* **Task objective**
Below are some entries. Repeat exactly the lines from the one with "site 3914, 2012-06-11" through the one with "[citizen-science consensus label]", and only those.

* **Data provided**

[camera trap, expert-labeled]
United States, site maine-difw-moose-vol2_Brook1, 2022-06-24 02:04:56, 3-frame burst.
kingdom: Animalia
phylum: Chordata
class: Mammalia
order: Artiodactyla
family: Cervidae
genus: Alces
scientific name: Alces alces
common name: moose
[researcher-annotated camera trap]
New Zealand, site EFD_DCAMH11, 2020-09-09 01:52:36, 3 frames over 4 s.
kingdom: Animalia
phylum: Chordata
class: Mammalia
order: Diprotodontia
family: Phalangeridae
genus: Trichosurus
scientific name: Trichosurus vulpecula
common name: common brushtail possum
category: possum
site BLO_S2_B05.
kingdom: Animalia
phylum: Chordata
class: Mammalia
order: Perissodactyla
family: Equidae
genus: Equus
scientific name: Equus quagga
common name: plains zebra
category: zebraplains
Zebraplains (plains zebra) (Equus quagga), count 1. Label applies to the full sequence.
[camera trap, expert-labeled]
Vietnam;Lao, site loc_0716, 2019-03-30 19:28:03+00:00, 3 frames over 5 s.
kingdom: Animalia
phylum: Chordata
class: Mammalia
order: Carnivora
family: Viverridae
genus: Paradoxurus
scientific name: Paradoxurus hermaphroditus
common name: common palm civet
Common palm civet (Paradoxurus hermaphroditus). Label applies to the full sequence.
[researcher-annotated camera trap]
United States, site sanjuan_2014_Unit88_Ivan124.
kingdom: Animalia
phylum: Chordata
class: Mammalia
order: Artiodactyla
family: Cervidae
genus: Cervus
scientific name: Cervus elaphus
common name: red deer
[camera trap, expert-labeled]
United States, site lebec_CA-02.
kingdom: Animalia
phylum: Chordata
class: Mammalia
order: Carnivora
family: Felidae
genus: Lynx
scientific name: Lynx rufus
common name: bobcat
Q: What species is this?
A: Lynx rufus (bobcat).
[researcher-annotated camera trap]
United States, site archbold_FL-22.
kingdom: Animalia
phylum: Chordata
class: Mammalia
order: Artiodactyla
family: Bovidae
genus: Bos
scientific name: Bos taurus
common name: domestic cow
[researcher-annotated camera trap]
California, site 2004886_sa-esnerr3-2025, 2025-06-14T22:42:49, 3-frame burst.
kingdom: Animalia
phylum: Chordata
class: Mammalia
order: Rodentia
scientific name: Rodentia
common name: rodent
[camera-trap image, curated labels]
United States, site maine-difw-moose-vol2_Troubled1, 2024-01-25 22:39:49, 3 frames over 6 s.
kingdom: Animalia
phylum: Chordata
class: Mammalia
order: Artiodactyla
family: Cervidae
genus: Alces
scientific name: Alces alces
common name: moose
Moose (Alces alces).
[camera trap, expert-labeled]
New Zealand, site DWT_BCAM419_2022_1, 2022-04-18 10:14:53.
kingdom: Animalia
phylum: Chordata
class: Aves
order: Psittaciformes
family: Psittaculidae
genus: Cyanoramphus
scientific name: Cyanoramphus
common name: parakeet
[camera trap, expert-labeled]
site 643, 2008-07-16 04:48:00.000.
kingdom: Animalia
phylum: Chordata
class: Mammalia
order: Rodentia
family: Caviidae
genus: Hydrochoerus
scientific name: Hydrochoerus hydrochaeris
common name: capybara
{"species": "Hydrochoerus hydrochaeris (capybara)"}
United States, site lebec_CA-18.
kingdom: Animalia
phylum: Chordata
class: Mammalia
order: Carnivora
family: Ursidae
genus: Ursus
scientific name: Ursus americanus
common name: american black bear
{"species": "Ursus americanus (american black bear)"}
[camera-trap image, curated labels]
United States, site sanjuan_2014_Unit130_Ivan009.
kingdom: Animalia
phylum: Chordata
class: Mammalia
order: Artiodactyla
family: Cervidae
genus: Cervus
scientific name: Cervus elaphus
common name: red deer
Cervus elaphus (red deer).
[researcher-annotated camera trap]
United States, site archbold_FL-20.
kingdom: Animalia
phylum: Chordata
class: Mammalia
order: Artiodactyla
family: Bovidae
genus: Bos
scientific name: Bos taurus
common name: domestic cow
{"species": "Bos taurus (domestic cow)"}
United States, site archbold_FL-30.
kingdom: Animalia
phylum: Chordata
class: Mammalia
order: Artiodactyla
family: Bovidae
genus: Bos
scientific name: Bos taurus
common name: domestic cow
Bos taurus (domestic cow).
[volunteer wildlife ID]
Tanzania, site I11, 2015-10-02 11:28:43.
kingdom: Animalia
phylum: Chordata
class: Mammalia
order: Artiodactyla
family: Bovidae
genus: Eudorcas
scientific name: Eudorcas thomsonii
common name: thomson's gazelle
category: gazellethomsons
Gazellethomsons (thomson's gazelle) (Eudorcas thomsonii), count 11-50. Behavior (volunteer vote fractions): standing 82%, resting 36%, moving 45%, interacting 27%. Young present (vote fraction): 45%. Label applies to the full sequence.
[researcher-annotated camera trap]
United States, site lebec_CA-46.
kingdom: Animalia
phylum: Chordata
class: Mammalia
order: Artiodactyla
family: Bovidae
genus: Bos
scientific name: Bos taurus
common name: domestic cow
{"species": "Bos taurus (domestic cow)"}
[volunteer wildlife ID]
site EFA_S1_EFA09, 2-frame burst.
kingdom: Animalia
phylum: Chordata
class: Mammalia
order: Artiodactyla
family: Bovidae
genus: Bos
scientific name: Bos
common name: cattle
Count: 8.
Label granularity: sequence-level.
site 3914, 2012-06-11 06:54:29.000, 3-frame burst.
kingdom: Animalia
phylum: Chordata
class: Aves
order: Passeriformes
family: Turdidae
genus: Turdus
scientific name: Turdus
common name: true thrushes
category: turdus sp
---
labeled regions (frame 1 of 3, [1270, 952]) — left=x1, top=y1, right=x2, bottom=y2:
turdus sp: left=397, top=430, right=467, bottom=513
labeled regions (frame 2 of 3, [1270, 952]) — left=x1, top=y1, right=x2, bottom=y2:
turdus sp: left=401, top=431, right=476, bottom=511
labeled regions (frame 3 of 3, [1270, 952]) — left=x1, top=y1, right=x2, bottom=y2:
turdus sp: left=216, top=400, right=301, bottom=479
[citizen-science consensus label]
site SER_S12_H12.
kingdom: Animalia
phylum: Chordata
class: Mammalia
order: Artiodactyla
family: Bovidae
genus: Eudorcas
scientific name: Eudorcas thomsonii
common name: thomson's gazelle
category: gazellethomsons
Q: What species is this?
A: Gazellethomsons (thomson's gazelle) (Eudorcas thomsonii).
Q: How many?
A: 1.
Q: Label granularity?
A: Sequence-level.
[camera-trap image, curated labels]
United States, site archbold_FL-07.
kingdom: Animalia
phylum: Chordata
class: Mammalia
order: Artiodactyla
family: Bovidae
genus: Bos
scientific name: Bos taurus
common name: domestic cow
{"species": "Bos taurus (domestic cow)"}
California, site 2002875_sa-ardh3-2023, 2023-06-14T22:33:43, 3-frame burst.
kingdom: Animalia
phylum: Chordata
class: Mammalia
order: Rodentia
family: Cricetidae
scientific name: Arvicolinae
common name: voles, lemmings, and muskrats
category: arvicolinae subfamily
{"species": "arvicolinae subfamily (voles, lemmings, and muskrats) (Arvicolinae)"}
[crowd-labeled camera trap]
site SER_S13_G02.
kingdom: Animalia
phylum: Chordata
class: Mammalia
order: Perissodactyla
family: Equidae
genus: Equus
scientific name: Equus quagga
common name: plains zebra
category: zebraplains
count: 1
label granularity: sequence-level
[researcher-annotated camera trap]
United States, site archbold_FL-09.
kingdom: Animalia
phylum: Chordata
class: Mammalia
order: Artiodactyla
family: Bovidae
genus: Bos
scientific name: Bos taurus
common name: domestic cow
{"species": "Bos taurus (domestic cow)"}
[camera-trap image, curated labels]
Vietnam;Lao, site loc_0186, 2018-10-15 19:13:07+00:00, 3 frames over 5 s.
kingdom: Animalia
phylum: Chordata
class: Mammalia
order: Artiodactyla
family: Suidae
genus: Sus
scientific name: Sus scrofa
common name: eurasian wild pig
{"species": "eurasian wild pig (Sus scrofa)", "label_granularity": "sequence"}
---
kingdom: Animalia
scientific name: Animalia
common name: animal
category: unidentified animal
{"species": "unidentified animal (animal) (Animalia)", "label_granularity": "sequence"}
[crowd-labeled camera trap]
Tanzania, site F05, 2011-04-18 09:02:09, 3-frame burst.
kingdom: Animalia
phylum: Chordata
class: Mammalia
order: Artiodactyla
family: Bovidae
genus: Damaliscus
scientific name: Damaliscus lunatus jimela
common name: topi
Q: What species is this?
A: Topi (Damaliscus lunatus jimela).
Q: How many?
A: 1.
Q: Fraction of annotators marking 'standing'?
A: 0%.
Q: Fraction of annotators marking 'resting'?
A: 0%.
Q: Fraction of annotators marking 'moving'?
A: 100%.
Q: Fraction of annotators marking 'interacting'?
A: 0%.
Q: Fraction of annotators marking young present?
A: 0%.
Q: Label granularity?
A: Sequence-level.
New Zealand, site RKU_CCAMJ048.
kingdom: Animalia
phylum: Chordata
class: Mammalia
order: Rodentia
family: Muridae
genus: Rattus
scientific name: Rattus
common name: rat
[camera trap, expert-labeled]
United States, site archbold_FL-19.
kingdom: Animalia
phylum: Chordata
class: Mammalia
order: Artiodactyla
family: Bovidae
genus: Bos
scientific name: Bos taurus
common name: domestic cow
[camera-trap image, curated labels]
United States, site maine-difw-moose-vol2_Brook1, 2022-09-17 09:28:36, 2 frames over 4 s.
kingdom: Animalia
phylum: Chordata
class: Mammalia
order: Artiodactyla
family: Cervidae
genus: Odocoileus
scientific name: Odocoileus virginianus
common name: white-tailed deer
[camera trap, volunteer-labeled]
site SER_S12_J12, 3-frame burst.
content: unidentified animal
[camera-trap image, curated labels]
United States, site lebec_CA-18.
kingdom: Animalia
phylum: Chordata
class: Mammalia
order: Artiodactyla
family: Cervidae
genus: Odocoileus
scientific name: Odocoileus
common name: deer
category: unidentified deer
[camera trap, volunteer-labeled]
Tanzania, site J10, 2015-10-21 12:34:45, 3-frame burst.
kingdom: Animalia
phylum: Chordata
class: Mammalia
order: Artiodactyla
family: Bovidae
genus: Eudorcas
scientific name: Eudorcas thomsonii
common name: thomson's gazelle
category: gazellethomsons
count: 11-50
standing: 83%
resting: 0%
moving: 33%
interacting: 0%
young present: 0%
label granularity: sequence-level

* **Task answer**
site 3914, 2012-06-11 06:54:29.000, 3-frame burst.
kingdom: Animalia
phylum: Chordata
class: Aves
order: Passeriformes
family: Turdidae
genus: Turdus
scientific name: Turdus
common name: true thrushes
category: turdus sp
---
labeled regions (frame 1 of 3, [1270, 952]) — left=x1, top=y1, right=x2, bottom=y2:
turdus sp: left=397, top=430, right=467, bottom=513
labeled regions (frame 2 of 3, [1270, 952]) — left=x1, top=y1, right=x2, bottom=y2:
turdus sp: left=401, top=431, right=476, bottom=511
labeled regions (frame 3 of 3, [1270, 952]) — left=x1, top=y1, right=x2, bottom=y2:
turdus sp: left=216, top=400, right=301, bottom=479
[citizen-science consensus label]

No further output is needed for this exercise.